The hexatic phase was proposed decades ago as an intermediate state unique to two dimensions. In this phase, atoms lose their fixed positions, as they would in a liquid, but retain a degree of angular order typically associated with a solid. Until recently, convincing evidence for this state came mainly from simplified model systems, such as colloidal particles or soft matter experiments. Whether the same behavior could occur in real, chemically bonded crystals remained an open question.

To address this, the Vienna team developed an experimental setup that allowed them to watch melting unfold at atomic resolution. The researchers encapsulated an atomically thin silver iodide crystal between protective layers of graphene, forming what they describe as a stable “sandwich.” This configuration prevented contamination and structural damage while allowing the crystal to be heated to extreme temperatures.

Using a scanning transmission electron microscope equipped with a precision heating stage, the team gradually raised the temperature above 1100 degrees Celsius. This made it possible to record thousands of high resolution images as the crystal evolved. Each image captured the positions of individual atoms, creating an unprecedented dataset of atomic motion during melting.

Analyzing this volume of data posed a major challenge. Tracking every atom across thousands of frames is not feasible using conventional image processing alone. To overcome this, the researchers employed neural network based analysis, trained on large sets of simulated atomic configurations. This allowed them to reliably identify atomic positions and correlations throughout the heating process.

The results revealed a narrow but clearly defined temperature window, roughly 25 degrees below the melting point, in which the crystal entered the hexatic phase. In this regime, atomic spacing became disordered, while angular relationships between neighboring atoms remained partially intact. Electron diffraction measurements independently confirmed this behavior, strengthening the conclusion that the observed state was not an artifact of imaging or analysis.

One of the most striking aspects of the study was how the phase transitions unfolded. Existing theories predicted that both the transition from solid to hexatic and from hexatic to liquid would occur smoothly. Instead, the researchers found a mixed picture. The transition from solid to hexatic was gradual, consistent with theoretical expectations. The transition from hexatic to liquid, however, was abrupt, resembling the sudden melting seen in bulk materials.

This observation suggests that melting in covalently bonded two dimensional crystals is more complex than previously assumed. It also highlights the limits of simplified theoretical models when applied to real materials with strong chemical interactions.

From an engineering perspective, these findings matter because two dimensional materials are increasingly used in electronic, optical, and sensing devices. Thermal stability at the atomic scale can determine device performance, reliability, and failure modes. Understanding that melting may proceed through intermediate states opens new questions about how heat, defects, and mechanical stress interact in ultra thin systems.

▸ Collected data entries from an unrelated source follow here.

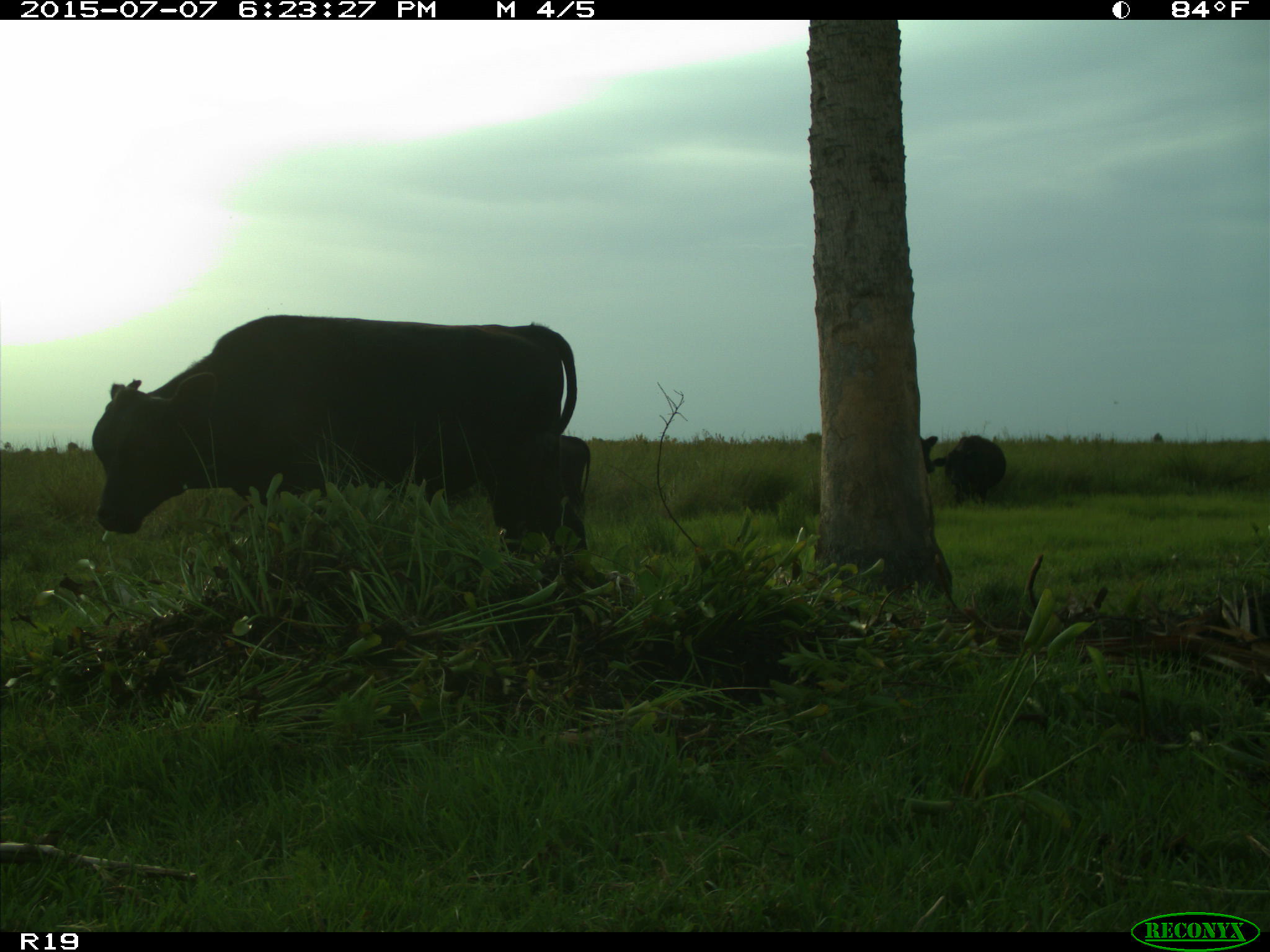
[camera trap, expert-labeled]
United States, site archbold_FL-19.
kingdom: Animalia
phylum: Chordata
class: Mammalia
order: Artiodactyla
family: Bovidae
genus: Bos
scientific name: Bos taurus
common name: domestic cow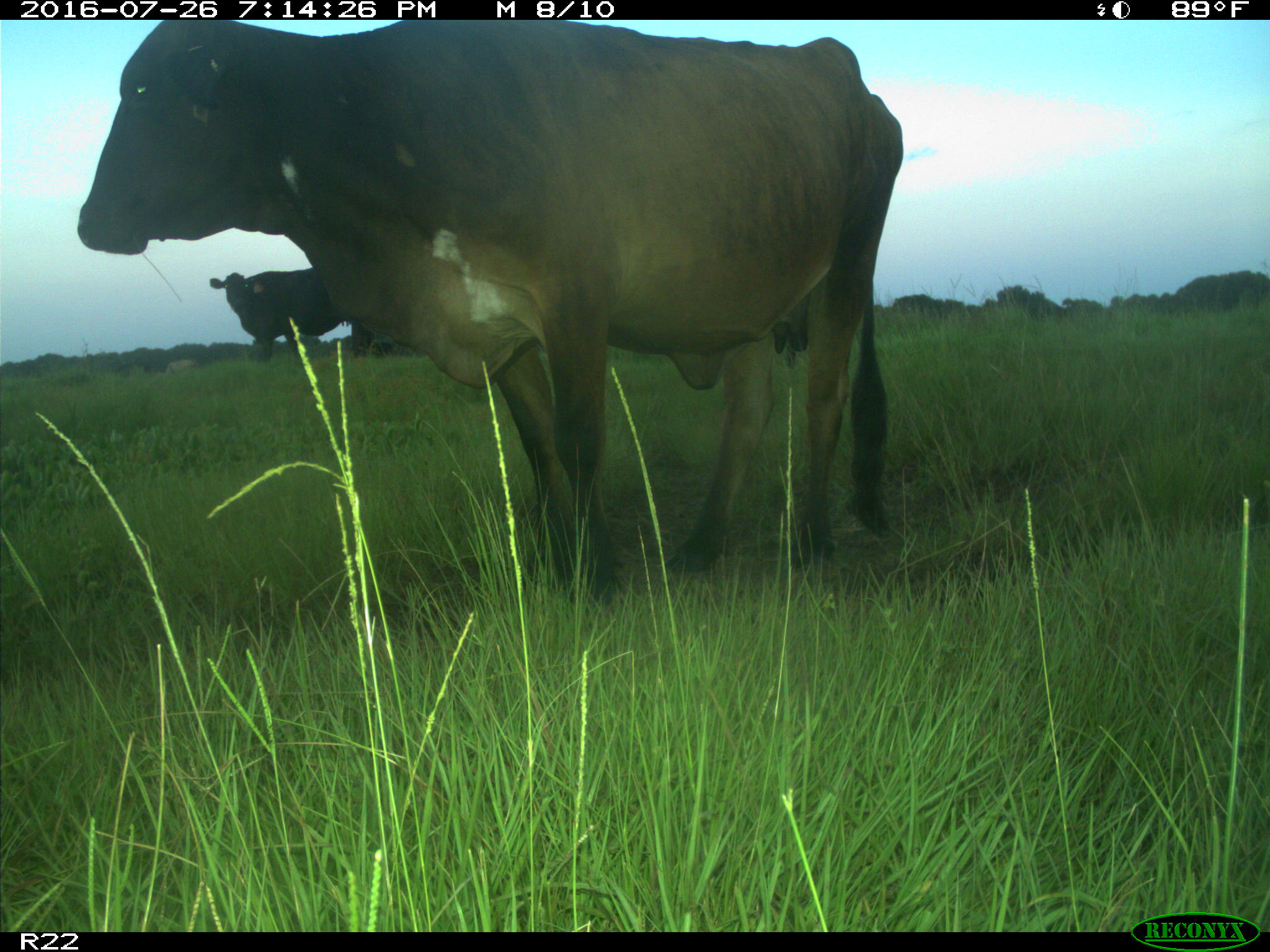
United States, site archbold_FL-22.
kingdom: Animalia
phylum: Chordata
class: Mammalia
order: Artiodactyla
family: Bovidae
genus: Bos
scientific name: Bos taurus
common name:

More broadly, the work demonstrates how advances in microscopy and data analysis are changing what can be observed directly. Atomic resolution imaging combined with machine learning is making it possible to study phase transitions not as averaged bulk processes, but as sequences of individual atomic events.

As researchers continue to explore materials at reduced dimensions, discoveries like this are likely to become more common. What was once treated as a simple, universal transition now appears to depend strongly on dimensionality and bonding. For engineers designing the next generation of nanoscale devices, these details may prove just as important as the materials themselves.